Pachl-Eberhart: Lustig, dass Sie mich das fragen. Den Satz habe ich gerade erst gestern in mein Manuskript geschrieben. Heute, nach vier Jahren, sage ich: Ja, die Zeit ist klüger als unser Hirn. Gleichzeitig konnte ich mit dem Sprichwort nie etwas anfangen. Ich habe mir geholfen, in dem ich die anonyme, nicht greifbare Zeit in kleinere Teile zerlegt habe. Das habe ich entdeckt, als es mir sehr schlecht ging. Ich habe nach Momenten gesucht, in denen es mir ein klein wenig besser ging, als gerade eben. Sie werden nicht glauben, wie schnell man fündig wird, zum Beispiel wenn man ein Stück Kuchen isst. Es geht einem zwar auch dann nicht unbedingt gut, aber zumindest besser als vorher.

freizeit: Doch gerade in unserer Gesellschaft ist der Blick auf Kleinigkeiten verloren gegangen.
Pachl-Eberhart: Wir könnten von Trauernden viel lernen, wenn sie in unserer Highspeed-Gesellschaft nicht so schnell wieder in ein Korsett gepresst würden. Manche Menschen müssen ja kurz nach einem Trauerfall gleich wieder arbeiten. Trauer gilt als Emotion der Wandlung, sagt die Psychotherapeutin Verena Kast. Man kehrt zurück zum Ursprünglichen, zur Langsamkeit, zur Dankbarkeit. Bei Trauer geht es ja nicht nur um den Tod. Wir trauern um zerbrochene Beziehungen oder verloren gegangene Träume. Man kommt in diesen Momenten sehr schnell an die wesentlichen Punkte des Lebens. Leider hat man keine Zeit dazu, weil einen die Schnelligkeit des Lebens einholt.

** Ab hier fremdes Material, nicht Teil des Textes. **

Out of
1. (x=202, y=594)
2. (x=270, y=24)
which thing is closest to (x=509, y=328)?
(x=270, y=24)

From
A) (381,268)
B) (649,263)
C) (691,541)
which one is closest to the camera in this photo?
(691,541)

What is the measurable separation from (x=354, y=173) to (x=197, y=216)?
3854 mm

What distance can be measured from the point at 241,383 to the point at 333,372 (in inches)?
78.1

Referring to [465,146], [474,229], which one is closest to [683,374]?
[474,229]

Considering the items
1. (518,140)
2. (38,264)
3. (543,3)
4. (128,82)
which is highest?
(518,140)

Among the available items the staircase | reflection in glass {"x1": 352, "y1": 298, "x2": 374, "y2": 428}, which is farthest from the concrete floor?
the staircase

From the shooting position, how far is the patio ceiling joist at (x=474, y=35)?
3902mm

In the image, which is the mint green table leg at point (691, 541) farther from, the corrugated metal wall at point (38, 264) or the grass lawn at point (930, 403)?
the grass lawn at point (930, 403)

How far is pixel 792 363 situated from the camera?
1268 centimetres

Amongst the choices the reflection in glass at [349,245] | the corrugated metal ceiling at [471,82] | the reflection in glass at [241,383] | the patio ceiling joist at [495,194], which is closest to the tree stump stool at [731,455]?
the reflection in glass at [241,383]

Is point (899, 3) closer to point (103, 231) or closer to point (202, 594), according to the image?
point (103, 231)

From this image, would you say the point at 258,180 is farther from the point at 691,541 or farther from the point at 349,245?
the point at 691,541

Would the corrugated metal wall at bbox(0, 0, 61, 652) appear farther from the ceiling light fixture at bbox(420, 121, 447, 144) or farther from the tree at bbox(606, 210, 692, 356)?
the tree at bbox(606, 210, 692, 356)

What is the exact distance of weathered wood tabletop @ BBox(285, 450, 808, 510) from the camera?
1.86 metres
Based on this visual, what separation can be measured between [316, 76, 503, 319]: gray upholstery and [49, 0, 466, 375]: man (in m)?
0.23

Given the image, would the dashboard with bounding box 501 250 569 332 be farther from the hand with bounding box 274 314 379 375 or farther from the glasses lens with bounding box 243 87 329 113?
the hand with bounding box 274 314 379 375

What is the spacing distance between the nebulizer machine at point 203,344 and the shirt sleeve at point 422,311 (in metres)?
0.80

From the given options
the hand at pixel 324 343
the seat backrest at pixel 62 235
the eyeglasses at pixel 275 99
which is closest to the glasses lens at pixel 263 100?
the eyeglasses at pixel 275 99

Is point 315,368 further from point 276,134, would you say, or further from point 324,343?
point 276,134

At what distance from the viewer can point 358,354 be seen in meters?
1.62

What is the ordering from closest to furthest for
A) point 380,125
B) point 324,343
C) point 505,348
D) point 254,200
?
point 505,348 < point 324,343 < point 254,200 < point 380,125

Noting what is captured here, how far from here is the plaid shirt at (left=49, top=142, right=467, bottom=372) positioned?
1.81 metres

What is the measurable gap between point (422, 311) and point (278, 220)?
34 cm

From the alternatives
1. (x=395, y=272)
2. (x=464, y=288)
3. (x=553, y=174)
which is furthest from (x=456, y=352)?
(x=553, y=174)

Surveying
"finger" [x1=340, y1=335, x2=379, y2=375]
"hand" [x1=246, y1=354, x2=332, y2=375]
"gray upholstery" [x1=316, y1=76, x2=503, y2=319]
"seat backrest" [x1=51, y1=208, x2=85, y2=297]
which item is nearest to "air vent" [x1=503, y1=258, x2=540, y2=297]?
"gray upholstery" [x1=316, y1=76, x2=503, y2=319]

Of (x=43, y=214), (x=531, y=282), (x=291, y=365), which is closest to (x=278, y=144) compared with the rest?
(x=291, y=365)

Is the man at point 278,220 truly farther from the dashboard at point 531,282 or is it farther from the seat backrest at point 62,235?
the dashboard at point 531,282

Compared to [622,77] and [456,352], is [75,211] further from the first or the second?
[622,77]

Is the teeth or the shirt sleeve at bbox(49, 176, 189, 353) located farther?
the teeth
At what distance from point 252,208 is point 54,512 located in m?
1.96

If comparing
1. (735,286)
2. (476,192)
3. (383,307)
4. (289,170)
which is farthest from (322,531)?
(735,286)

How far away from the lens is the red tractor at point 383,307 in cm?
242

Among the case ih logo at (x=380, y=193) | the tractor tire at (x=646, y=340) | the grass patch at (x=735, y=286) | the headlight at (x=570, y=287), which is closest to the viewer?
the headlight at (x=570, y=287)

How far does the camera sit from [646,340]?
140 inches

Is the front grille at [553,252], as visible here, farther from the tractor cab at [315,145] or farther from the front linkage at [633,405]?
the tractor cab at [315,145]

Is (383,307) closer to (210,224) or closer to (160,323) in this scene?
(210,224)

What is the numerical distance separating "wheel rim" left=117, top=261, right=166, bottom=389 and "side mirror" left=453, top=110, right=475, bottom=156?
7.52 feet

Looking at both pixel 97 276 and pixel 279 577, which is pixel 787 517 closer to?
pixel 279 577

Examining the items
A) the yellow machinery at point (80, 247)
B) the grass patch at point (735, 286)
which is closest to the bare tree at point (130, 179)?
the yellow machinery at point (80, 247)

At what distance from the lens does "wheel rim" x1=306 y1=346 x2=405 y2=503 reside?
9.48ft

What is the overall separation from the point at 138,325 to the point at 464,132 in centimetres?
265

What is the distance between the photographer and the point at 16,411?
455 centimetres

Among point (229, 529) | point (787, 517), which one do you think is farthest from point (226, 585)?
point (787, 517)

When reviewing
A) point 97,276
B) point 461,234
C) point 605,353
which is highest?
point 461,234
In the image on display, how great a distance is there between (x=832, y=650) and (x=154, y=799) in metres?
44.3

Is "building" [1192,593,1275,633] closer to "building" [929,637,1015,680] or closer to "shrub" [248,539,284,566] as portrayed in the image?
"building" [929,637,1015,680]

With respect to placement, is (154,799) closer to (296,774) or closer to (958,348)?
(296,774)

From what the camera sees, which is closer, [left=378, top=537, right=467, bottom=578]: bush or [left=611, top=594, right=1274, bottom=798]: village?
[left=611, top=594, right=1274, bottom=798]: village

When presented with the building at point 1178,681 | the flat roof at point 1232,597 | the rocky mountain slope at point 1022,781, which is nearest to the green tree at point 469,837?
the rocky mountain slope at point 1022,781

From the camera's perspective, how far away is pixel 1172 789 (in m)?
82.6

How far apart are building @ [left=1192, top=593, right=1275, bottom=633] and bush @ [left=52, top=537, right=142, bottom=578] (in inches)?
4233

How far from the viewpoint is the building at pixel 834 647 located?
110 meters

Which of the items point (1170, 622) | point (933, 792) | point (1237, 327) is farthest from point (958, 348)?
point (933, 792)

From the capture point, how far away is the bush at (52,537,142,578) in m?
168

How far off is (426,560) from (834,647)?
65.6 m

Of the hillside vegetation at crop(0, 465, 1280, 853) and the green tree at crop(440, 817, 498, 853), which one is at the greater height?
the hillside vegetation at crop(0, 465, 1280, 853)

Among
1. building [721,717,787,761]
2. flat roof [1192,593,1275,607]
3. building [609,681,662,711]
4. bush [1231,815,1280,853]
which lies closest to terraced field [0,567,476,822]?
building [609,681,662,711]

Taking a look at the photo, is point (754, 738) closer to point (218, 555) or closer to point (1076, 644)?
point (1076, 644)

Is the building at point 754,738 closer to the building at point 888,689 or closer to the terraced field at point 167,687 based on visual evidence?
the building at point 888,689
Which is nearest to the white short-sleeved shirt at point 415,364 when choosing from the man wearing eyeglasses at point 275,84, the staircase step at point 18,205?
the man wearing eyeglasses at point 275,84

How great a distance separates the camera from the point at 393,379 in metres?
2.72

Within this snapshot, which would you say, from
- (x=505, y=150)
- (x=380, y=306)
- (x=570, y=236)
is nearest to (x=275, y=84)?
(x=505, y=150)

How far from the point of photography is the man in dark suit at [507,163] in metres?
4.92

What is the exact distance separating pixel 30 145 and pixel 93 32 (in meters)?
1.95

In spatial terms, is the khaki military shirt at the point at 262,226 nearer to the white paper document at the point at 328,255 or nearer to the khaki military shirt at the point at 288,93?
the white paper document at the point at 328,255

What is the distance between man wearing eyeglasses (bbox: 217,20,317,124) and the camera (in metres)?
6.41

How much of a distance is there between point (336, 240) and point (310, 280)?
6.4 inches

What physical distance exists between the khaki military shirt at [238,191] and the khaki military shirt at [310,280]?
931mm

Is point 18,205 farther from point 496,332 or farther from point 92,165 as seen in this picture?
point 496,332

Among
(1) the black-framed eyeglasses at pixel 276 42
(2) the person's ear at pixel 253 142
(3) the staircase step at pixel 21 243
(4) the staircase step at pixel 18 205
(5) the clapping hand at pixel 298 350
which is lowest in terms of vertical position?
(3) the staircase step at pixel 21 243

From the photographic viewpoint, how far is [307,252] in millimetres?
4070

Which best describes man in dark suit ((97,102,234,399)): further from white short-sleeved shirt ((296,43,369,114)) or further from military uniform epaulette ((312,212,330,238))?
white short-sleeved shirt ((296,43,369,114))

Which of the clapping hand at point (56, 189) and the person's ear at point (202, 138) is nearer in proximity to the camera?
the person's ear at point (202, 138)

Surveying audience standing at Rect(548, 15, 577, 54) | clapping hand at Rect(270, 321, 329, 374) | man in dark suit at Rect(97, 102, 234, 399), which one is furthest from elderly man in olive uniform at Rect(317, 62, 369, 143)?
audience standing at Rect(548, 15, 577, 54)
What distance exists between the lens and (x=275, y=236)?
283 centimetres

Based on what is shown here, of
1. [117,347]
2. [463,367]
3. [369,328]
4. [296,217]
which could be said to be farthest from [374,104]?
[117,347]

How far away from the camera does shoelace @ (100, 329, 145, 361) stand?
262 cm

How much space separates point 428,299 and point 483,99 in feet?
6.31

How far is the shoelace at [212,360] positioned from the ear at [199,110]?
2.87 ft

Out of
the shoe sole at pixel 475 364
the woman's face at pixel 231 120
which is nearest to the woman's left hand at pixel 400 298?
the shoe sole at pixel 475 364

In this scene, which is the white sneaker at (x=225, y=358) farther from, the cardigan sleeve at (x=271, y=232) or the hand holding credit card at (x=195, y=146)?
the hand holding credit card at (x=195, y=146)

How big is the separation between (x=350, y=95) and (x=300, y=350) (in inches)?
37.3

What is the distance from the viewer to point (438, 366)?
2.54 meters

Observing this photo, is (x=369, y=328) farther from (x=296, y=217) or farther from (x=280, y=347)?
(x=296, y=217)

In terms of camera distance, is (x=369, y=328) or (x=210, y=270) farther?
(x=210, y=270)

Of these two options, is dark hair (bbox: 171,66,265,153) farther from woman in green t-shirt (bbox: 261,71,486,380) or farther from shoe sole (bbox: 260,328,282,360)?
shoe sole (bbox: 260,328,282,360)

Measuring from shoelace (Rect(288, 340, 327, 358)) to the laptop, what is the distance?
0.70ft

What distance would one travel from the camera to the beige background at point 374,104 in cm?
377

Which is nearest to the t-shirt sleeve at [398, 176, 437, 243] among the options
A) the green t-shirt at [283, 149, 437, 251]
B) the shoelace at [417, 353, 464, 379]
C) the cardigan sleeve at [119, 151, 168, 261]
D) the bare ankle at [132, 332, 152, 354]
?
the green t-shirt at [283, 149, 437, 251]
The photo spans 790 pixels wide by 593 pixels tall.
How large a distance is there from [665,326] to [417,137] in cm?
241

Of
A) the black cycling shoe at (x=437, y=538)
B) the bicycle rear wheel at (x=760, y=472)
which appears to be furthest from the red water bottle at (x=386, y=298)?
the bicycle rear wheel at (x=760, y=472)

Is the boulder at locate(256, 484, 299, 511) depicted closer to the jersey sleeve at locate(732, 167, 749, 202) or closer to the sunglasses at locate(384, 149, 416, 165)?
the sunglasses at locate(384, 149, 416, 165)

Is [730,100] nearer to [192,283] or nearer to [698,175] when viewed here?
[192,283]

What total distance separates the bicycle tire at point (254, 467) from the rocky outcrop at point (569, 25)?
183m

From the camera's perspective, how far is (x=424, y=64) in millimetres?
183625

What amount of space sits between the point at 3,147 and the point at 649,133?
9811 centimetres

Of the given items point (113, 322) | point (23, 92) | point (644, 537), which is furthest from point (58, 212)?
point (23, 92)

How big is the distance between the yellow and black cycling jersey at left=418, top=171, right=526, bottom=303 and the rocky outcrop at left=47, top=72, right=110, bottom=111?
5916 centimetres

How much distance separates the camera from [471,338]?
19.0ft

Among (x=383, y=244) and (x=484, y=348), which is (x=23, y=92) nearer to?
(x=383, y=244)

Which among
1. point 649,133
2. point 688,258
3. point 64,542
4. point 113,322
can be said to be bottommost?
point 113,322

freizeit: Hätten Sie zum Schluss noch einen Tipp, wie man Menschen helfen kann, die, aus welchem Grund auch immer, gerade nicht so gut drauf sind?
Pachl-Eberhart: Ich habe in einer Spielegruppe etwas ganz Banales gelernt. Meine eineinhalbjährige Tochter saß mit sechs Kindern, Turngeräten und Spielzeug in einem Kreis, rundherum saßen die Eltern. Wir durften uns bei einem Streit nicht einmischen. Es ist eine harte Lernerfahrung, vor allem, wenn sich ein Kind weh tut. Aber wir waren ja da und die Kinder konnten zur Mama kommen. In diesem Fall sollte man dem Schmerz des Kindes Worte geben. „Jetzt bist du da runtergefallen und das hat sehr weh getan. Jetzt musst du laut schreien.“ Das wirkt Wunder. Die Kinder beruhigen sich, lernen sich selbst zu regulieren und sehen, dass sie trotzdem ein Gegenüber haben. Sie lernen, ihren Gefühlen Ausdruck zu verleihen. Bei Erwachsenen funktioniert das genauso. Wenn jemand einen Tunnelblick hat, reicht oft ein: „Ich sehe, dass es dir gerade nicht gut geht. Kann ich etwas für dich tun?“ Es ist oft so simpel. Mensch sein ist viel simpler, als wir oft glauben.